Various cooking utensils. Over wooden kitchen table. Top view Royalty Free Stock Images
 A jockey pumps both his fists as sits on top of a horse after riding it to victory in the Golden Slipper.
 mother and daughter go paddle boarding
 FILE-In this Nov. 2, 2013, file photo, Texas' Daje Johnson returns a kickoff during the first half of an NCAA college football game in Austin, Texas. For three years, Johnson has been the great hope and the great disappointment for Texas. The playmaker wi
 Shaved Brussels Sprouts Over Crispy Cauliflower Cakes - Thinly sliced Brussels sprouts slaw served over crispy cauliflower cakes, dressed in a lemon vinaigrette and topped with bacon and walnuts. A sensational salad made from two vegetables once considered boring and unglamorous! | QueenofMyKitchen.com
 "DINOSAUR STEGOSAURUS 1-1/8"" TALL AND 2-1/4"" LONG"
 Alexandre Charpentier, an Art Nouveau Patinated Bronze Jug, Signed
• • • • • • •
→ **Directions**
An exact reproduction of the material above is required.

→ **Response area**
Various cooking utensils. Over wooden kitchen table. Top view Royalty Free Stock Images
 A jockey pumps both his fists as sits on top of a horse after riding it to victory in the Golden Slipper.
 mother and daughter go paddle boarding
 FILE-In this Nov. 2, 2013, file photo, Texas' Daje Johnson returns a kickoff during the first half of an NCAA college football game in Austin, Texas. For three years, Johnson has been the great hope and the great disappointment for Texas. The playmaker wi
 Shaved Brussels Sprouts Over Crispy Cauliflower Cakes - Thinly sliced Brussels sprouts slaw served over crispy cauliflower cakes, dressed in a lemon vinaigrette and topped with bacon and walnuts. A sensational salad made from two vegetables once considered boring and unglamorous! | QueenofMyKitchen.com
 "DINOSAUR STEGOSAURUS 1-1/8"" TALL AND 2-1/4"" LONG"
 Alexandre Charpentier, an Art Nouveau Patinated Bronze Jug, Signed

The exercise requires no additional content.